ASSIGNMENT ▸ From the article defending lawyers in the construction industry, write out word for word the passage from "As we all know, legal" up to and including "do need them.".

SOURCE EXTRACT ▸
Sharks, parasites, bloodsuckers … whatever your favourite term for lawyers, the fact is, you need us. The fees may be high, but that’s only because our skills get your buildings built when nobody else can.
This article will doubtless prove to be contentious among the readership of this magazine and be quoted back to me at length, but someone has to defend us lawyers (and, in a lawyerly way, I must emphasise that the views in this article are entirely personal to me).

As we all know, legal fees involved in major projects, such as big private finance initiative schemes and other limited-recourse financings (the Channel Tunnel Rail Link and the London Underground public-private partnership, for example), are likely to be very significant indeed. What does the construction industry get in return? From what I have heard, lawyers deliver many things, including delays, extraordinary cost overruns, a lack of commerciality, the reinvention of the wheel at “our” expense and a disinclination to stake all or nothing on success fees.

Before I am buried in a welter of abuse, you may also consider the areas in which your legal team is delivering value for money. If nothing else, this may assist you in identifying what you should be expecting of your lawyers, and why, even if you consider their services to be expensive, you do need them.

Take the following points, for example:

  • Legal advice and skills The “classical” use of lawyers in the construction industry has been two-fold: first, in the contentious field, for arbitration and court-based litigation; second, in the non-contentious, contractual field. With the explosion of activity in the major projects sector, these two areas have expanded dramatically. As the construction industry finds itself involved as owners or stakeholders in on-going businesses, its legal needs now cover finance, procurement, employment/TUPE, real property and the environment.

    Believe it or not, the law in these areas can be difficult and requires extensive training, experience and intelligence. These are costly skills. And people who have them are in demand. Don’t they deserve to be paid accordingly?

  • Experience If a client is paying for a service, he needs a lawyer with appropriate experience. A particular hobby-horse of mine is the lawyer that lays claim to a particular expertise, but the client’s expectations are not met. Surely a sophisticated client should be alive to this and select the lawyer as he would any other professional – through word of mouth, or demonstration of an appropriate level of knowledge, or common sense? All those ways one would identify a decent surgeon or dentist.

RECORDED INFORMATION ▸

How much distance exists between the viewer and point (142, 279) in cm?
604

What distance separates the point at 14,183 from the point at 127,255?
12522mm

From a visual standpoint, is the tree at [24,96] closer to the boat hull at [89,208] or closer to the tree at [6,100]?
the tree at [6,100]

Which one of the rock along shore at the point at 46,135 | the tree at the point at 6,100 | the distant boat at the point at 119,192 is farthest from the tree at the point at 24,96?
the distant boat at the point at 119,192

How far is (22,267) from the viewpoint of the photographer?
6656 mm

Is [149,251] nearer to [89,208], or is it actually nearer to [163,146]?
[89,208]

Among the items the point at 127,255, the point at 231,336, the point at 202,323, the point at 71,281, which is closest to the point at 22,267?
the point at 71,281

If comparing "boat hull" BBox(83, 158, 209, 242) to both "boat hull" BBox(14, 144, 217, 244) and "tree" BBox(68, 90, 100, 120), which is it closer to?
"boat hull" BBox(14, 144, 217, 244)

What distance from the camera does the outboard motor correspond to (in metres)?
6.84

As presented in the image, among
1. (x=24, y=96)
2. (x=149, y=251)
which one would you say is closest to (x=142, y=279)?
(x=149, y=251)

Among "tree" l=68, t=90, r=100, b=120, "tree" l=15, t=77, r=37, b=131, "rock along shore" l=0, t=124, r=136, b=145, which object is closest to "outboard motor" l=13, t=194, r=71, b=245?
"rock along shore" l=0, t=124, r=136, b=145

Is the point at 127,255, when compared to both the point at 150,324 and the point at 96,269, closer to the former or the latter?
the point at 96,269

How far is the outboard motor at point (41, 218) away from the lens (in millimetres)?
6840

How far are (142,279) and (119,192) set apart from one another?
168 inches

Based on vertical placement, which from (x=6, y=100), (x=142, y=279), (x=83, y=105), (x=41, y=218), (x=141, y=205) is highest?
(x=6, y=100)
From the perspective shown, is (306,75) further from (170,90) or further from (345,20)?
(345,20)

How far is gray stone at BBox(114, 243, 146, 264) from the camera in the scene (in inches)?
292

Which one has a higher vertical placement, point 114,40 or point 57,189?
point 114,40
==
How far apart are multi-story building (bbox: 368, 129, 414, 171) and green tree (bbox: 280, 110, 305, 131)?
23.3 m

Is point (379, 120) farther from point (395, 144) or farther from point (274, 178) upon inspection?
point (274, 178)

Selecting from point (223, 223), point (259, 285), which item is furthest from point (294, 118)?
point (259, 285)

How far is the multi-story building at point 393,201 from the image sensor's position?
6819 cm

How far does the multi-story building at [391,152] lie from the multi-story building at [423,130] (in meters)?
---
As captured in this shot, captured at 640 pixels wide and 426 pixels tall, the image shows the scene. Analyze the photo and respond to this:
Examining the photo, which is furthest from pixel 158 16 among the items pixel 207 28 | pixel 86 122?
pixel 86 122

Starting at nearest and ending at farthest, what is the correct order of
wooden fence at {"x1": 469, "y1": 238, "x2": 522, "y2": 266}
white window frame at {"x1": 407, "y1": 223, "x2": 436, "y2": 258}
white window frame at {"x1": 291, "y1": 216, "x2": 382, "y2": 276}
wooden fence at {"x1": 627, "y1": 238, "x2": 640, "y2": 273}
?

ANSWER SECTION ▸
As we all know, legal fees involved in major projects, such as big private finance initiative schemes and other limited-recourse financings (the Channel Tunnel Rail Link and the London Underground public-private partnership, for example), are likely to be very significant indeed. What does the construction industry get in return? From what I have heard, lawyers deliver many things, including delays, extraordinary cost overruns, a lack of commerciality, the reinvention of the wheel at “our” expense and a disinclination to stake all or nothing on success fees.

Before I am buried in a welter of abuse, you may also consider the areas in which your legal team is delivering value for money. If nothing else, this may assist you in identifying what you should be expecting of your lawyers, and why, even if you consider their services to be expensive, you do need them.